EXTRACT:
Show HN: Turn Touch wooden smart home remote now shipping - conesus
https://turntouch.com
======
conesus
Hey HN, I run NewsBlur and am launching my hardware project Turn Touch today.
Launched last year as a Kickstarter campaign, it is now available for
immediate shipping.

Turn Touch is a beautiful wooden smart home remote and pedestal. It’s designed
to fit both your home and your hand. Use it to instantly control Hue lights,
smart devices, Mac and iOS apps, and more. Turn Touch connects to most smart
devices in your home that speak WiFi, including Sonos speakers and Belkin Wemo
smart plugs. Turn Touch works with your Mac, iPhone, or iPad to control apps
like iTunes, Spotify, and Keynote.

Here’s a few more reasons to buy it:

* Extraordinary design — This isn't yet another plastic remote. Turn Touch is carved from solid wood and worked to a show-stopping, textured finish.

STORED DATA:
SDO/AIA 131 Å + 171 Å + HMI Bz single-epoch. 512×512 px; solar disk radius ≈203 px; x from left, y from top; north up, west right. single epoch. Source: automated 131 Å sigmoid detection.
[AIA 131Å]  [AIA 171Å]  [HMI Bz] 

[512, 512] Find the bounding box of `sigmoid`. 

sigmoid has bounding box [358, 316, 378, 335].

WRITTEN TASK: List every app that the Turn Touch post names as one the remote can control. None of the lines are needed for what comes next.

WRITTEN RESPONSE: iTunes, Spotify, Keynote